→ **WHAT THE TASK REQUIRES**
In the gratin recipe, list every ingredient used to infuse the milk and cream.
----- DOCUMENT SECTION
How To Make Celeriac, Potato & Swiss Cheese Gratin

By Jeff Baker

"Having begun his career in a professional kitchen in 1983, Jeff Baker has since cooked for the Queen, and worked alongside some of the world’s top chefs, such..."

A delicious, luxurious treat and an alternative to mash or roast potatoes


  1. Preheat oven 180°C /160°C fan assisted (gas 4).
  2. Infuse milk & cream with garlic, thyme & bay over a gentle heat for 2 minutes, season highly with salt & pepper then leave to stand a little before passing through a fine strainer.
  3. In a bowl mix together the celeriac, potato & infused liquid then layer into a dish alternating layers with a sprinkling of cheese & liquid until all the potatoes & celeriac is used up.
  4. Top with a final layer of cheese & liquid then place in the centre of the oven.
----------
----- MATERIAL SUPPLIED
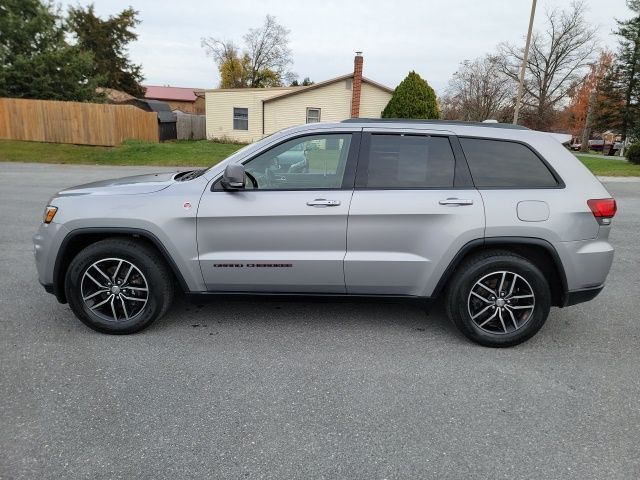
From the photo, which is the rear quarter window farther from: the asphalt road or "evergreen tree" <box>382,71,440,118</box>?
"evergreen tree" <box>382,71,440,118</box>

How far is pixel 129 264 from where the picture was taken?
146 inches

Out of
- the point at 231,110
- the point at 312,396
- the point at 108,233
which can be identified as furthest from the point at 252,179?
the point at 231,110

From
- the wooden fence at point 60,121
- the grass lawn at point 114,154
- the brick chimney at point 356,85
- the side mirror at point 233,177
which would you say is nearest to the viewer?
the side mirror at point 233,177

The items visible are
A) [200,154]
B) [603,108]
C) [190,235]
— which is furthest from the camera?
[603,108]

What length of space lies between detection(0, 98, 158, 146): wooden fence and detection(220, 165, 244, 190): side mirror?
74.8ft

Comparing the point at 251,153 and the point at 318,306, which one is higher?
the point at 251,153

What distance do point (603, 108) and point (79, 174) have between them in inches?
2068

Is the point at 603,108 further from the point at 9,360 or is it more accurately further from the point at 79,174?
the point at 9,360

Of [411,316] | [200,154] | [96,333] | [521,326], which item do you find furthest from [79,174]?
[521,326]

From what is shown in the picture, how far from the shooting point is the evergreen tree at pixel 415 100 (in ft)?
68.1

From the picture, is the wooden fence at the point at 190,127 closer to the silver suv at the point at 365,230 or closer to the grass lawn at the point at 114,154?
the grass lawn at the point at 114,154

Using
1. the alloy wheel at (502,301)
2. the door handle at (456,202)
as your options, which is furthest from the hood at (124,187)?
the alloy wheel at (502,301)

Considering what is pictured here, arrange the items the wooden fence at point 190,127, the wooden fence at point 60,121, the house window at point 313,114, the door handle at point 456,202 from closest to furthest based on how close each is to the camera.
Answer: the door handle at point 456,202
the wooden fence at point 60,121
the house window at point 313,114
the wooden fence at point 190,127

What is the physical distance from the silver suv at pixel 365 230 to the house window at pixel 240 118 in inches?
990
----------
----- MATERIAL SUPPLIED
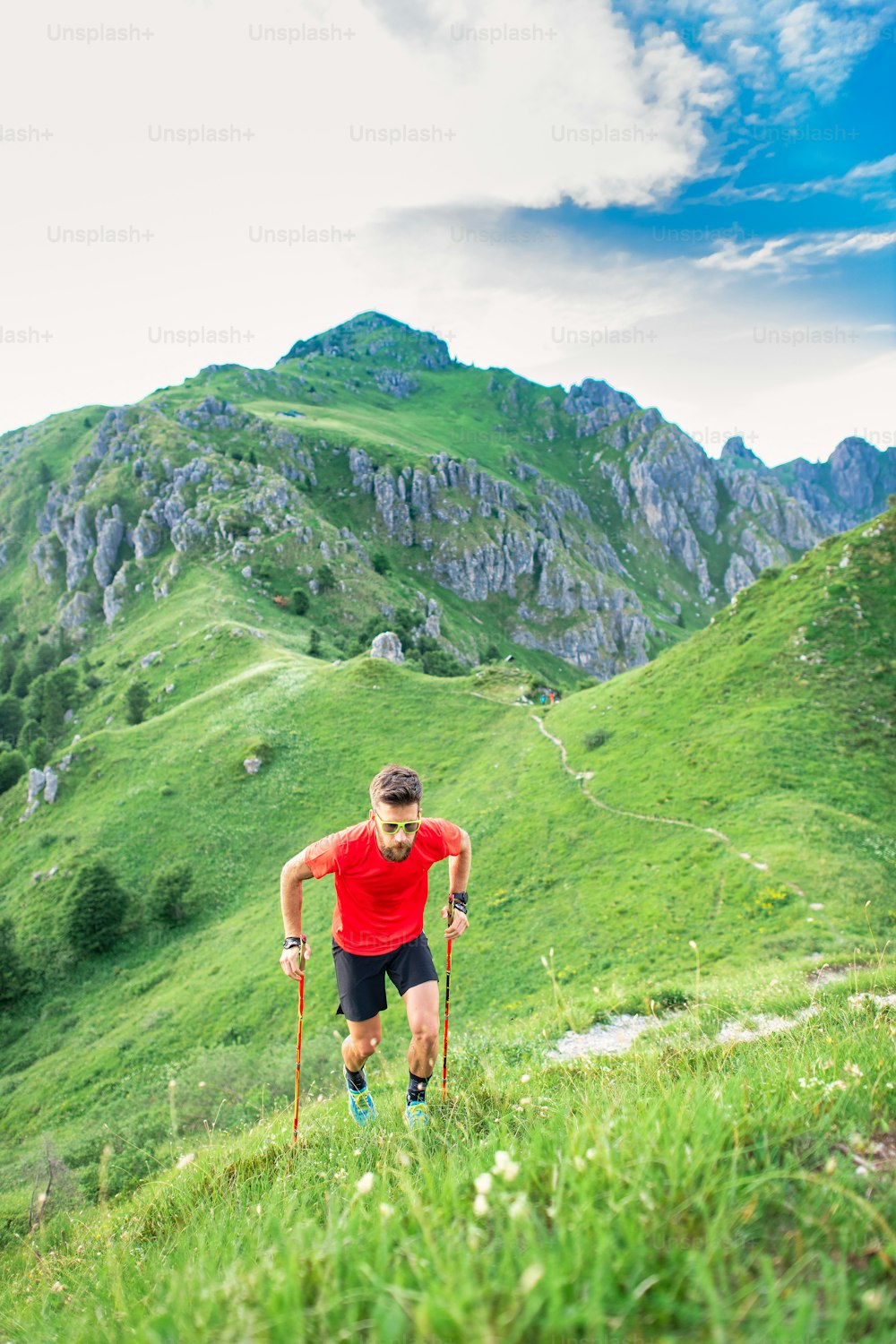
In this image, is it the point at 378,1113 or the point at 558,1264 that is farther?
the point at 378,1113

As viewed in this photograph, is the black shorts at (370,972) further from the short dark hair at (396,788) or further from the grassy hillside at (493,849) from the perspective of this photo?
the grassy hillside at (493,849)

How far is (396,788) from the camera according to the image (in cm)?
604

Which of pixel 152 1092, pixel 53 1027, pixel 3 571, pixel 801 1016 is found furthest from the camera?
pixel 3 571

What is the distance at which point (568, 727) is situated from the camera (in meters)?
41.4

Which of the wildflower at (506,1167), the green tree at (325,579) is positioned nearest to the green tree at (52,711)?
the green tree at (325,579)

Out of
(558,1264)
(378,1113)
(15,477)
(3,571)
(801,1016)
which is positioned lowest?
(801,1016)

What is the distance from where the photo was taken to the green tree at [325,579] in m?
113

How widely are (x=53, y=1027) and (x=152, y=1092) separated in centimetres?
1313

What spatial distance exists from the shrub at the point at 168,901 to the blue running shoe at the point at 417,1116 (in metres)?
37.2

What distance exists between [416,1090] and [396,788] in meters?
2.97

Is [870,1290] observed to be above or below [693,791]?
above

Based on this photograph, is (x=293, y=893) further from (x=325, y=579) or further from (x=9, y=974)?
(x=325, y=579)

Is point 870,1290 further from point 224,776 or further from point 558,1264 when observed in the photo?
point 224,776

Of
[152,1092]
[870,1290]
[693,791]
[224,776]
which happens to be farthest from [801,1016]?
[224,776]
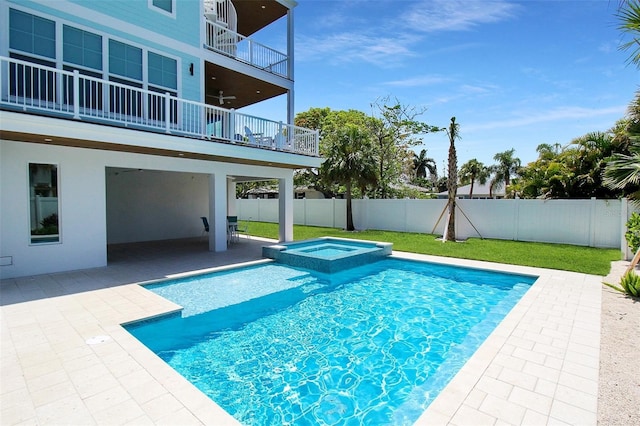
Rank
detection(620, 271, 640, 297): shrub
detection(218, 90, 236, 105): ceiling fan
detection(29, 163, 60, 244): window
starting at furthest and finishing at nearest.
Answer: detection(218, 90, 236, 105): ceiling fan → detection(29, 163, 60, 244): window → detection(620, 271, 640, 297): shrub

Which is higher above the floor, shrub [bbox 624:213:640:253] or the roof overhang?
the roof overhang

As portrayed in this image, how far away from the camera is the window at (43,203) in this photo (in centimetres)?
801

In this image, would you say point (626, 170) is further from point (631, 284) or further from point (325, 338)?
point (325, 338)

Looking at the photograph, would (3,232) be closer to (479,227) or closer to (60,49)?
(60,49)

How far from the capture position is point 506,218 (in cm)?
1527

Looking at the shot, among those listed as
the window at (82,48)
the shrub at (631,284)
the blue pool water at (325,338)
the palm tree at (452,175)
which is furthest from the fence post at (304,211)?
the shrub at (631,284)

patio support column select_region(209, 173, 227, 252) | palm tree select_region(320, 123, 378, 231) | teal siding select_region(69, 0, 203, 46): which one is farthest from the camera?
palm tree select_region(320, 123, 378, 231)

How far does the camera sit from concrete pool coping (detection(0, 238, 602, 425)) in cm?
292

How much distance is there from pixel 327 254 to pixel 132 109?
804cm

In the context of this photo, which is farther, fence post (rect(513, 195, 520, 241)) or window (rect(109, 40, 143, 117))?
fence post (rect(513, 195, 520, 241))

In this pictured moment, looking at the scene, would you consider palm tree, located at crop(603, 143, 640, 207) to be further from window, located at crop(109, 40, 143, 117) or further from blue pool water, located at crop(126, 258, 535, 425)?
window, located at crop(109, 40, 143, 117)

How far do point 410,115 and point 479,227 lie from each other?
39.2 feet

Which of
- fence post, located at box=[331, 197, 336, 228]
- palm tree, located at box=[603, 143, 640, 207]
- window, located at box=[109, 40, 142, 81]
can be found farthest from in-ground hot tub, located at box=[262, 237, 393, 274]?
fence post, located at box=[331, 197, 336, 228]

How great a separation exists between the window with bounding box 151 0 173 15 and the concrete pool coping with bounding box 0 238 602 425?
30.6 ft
----------
----- MATERIAL SUPPLIED
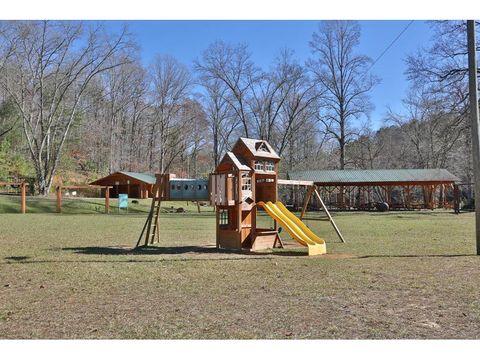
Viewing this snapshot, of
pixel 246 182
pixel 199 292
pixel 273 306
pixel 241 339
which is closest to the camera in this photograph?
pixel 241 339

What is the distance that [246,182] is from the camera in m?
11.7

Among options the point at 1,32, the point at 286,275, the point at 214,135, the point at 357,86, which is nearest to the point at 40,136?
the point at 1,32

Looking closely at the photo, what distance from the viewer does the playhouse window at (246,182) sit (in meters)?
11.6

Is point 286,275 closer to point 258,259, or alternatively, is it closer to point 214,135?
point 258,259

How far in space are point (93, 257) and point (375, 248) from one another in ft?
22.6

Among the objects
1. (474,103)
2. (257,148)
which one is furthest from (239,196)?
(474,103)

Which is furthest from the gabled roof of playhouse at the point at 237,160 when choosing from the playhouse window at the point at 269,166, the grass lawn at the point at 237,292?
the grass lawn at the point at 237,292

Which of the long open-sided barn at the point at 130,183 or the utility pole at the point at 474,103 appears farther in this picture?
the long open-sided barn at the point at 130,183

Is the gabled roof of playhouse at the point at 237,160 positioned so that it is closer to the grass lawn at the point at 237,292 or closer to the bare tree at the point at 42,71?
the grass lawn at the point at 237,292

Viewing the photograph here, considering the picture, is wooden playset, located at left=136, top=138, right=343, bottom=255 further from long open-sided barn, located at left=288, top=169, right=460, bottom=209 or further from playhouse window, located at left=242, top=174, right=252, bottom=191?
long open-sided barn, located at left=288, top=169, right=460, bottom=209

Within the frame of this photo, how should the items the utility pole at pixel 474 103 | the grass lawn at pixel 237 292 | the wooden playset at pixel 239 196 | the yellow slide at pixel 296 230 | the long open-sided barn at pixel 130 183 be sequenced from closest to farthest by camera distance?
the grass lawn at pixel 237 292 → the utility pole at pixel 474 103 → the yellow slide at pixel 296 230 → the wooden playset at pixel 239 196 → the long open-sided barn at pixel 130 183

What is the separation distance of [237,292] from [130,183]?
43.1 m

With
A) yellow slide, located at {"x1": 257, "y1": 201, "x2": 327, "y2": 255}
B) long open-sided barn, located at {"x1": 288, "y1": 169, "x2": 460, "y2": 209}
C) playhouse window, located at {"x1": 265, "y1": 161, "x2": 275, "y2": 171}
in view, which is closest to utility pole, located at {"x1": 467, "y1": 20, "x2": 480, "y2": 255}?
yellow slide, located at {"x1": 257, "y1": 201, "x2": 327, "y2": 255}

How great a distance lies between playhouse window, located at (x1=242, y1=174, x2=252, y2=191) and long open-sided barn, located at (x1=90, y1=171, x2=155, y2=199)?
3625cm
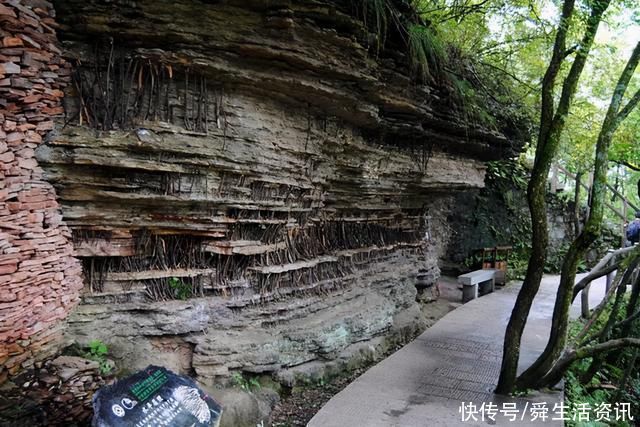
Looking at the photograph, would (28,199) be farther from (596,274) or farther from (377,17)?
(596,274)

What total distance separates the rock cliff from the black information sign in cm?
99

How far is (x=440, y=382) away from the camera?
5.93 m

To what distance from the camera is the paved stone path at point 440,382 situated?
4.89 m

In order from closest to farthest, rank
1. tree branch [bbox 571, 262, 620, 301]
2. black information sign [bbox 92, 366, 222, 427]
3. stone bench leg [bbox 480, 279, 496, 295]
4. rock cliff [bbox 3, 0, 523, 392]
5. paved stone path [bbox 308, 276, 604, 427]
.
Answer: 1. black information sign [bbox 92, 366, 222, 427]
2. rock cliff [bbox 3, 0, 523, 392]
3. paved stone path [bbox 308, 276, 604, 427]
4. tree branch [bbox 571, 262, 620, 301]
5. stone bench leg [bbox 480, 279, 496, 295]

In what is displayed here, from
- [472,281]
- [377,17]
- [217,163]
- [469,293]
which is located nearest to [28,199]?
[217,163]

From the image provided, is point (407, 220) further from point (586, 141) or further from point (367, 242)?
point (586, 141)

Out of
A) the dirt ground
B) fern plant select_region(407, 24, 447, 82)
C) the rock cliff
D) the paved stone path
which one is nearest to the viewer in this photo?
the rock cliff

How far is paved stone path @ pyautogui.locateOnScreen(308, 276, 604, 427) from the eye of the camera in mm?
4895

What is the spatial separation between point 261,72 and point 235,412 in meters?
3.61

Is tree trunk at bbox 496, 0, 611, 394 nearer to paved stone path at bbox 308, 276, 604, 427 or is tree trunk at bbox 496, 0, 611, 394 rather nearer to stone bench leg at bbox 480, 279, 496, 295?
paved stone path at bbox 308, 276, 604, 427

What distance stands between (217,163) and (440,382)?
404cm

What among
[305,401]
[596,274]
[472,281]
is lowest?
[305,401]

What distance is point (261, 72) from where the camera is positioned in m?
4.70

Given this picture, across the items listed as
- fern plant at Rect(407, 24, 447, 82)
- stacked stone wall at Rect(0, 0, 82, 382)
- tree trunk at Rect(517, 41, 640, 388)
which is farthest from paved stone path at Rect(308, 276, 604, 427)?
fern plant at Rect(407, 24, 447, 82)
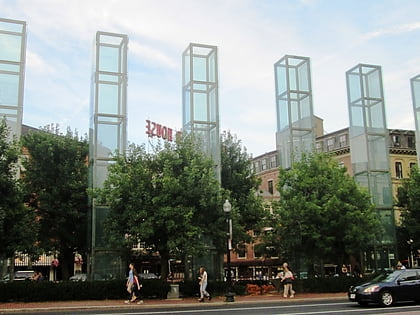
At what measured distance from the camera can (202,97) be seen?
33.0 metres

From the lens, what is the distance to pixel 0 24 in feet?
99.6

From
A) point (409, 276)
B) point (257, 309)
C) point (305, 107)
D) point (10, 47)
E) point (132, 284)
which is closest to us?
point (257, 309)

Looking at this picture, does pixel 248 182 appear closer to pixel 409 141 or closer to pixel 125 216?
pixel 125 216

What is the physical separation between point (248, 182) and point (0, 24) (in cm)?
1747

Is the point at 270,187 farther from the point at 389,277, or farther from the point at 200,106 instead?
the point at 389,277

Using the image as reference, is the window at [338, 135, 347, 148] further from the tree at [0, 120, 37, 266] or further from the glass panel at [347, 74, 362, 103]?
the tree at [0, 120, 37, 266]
----------
→ **RESULT BELOW**
garlic, thyme, bay